Predicting My Next Favorite Book 📚 Thanks to Goodreads' Data and Machine Learning 👨💻
SimonSays #13 - “If you don’t like to read, you haven’t found the right book.” - J.K. Rowling
Hi! Welcome to SimonSays #13 🚀
This article is quite different than the ones you might be used to. I really enjoyed working on it and sharing it with you, I hope you’ll enjoy reading about it 🙂
If you want to discover more projects I’ve been working on, feel free to check out my website!
As always, if you have any suggestions or feedback feel free to leave a comment below or contact me on Twitter @the_simonpastor
I recently realized that I didn’t spend enough time reading. So last year I started challenging myself to read more. It’s around that time that I came across Goodreads, a social network for books. Thanks to this platform, you can see what your friends are reading, have read, how they graded various books etc. You can also record all books you’ve read, save books you want to read and so much more.
A few weeks ago, I discovered that I could download my Goodreads data. As a data-enthusiast, I thought it would be fun to have a look at it and see if I could use it to build personalized book recommendations! Here’s how I dit it 👇
Part 1 - Having Fun With The Data
The data I downloaded contained 441 books. It included the ones I had read (265), the ones I’m currently reading (3) and those I want to read (173). For each book it included all (or almost all) of the following details: Book id, Title, Author, ISBN, My Rating, Average Rating (given by all Goodreads members), Publisher, Number of Pages, Year Published.
So I started having a bit of fun with the data. Here’s a graph showing the Number of books in my Library per Author. As you can see, childhood book authors René Goscinny (Asterix), Mary Pope Osborne (Magic Tree House), Robert Muchamore (CHERUB) and Anthony Horowitz (Alex Rider) lead the ranking. They are followed by “adult” authors such as Kundera, Camus, Molière and Huxley.
Another interesting graph I was able to display was the number of books in my library per year published.
As you can see, most of the books in my library are recent, with the mode (most frequent value) being 2004. 2004 also happens to be the average publication year of the books in my library.

Exercise set:
1/ According to the Goodreads article, how many books in the downloaded data had already been read?
2/ Write out the part of the Goodreads article starting with "As you can see, most" and going on through "in my library.", substituting "collection" for "library".

(Entries from a dataset)

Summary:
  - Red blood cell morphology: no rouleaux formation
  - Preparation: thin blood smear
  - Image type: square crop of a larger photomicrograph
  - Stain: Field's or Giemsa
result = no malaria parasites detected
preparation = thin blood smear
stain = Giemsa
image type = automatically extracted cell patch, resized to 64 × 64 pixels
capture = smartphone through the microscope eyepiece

Answers per task:
1/ 265

2/
As you can see, most of the books in my collection are recent, with the mode (most frequent value) being 2004. 2004 also happens to be the average publication year of the books in my collection.